Perquisition au siège de l'UMP sur la campagne 2012 de N. Sarkozy

Une perquisition a été menée mercredi à Paris au siège du parti UMP (droite). L'opération policière a été effectuée dans le cadre de deux enquêtes liées au financement de la campagne présidentielle 2012 de Nicolas Sarkozy, a-t-on appris de source proche du dossier.

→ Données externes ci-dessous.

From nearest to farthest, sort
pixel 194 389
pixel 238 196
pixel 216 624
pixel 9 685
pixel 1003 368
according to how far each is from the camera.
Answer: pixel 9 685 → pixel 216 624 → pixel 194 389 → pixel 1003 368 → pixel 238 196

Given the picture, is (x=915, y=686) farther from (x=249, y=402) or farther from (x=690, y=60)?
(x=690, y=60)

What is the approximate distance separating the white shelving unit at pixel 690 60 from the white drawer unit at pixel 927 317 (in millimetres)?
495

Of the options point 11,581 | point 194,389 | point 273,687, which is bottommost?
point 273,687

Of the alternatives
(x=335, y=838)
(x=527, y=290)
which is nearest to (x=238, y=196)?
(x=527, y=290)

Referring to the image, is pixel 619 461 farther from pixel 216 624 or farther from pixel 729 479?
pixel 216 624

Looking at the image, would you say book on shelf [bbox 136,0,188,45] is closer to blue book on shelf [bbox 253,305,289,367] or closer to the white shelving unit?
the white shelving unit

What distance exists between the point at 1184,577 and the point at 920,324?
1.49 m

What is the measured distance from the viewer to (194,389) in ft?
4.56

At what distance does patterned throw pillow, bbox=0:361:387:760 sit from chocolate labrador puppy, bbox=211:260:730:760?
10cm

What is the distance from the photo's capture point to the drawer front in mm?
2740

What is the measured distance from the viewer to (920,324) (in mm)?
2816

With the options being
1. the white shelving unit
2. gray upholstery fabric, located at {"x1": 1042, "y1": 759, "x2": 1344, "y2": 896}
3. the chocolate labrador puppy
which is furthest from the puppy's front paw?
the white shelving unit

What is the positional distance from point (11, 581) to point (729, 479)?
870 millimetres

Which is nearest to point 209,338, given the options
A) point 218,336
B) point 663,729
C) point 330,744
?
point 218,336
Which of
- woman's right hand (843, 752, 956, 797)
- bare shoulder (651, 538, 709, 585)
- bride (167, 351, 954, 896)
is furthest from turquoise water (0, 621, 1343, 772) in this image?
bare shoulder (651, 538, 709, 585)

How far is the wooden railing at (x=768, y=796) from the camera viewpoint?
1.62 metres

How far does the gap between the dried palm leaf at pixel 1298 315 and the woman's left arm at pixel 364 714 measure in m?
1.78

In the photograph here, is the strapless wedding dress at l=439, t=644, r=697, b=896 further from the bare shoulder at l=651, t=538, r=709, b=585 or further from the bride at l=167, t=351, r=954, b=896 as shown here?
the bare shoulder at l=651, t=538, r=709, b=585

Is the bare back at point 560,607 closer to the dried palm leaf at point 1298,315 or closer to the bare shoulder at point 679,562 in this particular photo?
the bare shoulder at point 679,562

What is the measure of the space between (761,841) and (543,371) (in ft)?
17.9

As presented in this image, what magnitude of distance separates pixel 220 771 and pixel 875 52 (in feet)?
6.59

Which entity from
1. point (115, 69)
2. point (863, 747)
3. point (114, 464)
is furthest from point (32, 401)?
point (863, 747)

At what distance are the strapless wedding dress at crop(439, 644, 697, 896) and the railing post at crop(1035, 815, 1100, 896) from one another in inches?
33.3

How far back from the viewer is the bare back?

M. Sarkozy, cité dans plusieurs autres affaires judiciaires, brigue la direction du parti. Un peu plus de deux ans après sa défaite à la présidentielle, il a annoncé le mois dernier son retour sur la scène politique et multiplie depuis les meetings dans toute la France.

Cette opération de police s'inscrit dans le cadre d'une enquête sur un système présumé de fausses factures ("affaire Bygmalion"). Six personnes ont été mises en examen dans ce dossier, dont trois anciens cadres de l'UMP.

Une autre enquête est menée parallèlement, sur le paiement par l'UMP de pénalités infligées au candidat battu car ses comptes de campagne avaient dépassé le plafond autorisé.

Factures pour l'UMP

Dans le dossier Bygmalion, du nom de la société chargée d'organiser les meetings de campagne du président-candidat, les juges s'interrogent sur un système de fausses factures dont le but aurait été de maquiller le compte de la dernière campagne de l'ex-chef de l'Etat (2007-2012).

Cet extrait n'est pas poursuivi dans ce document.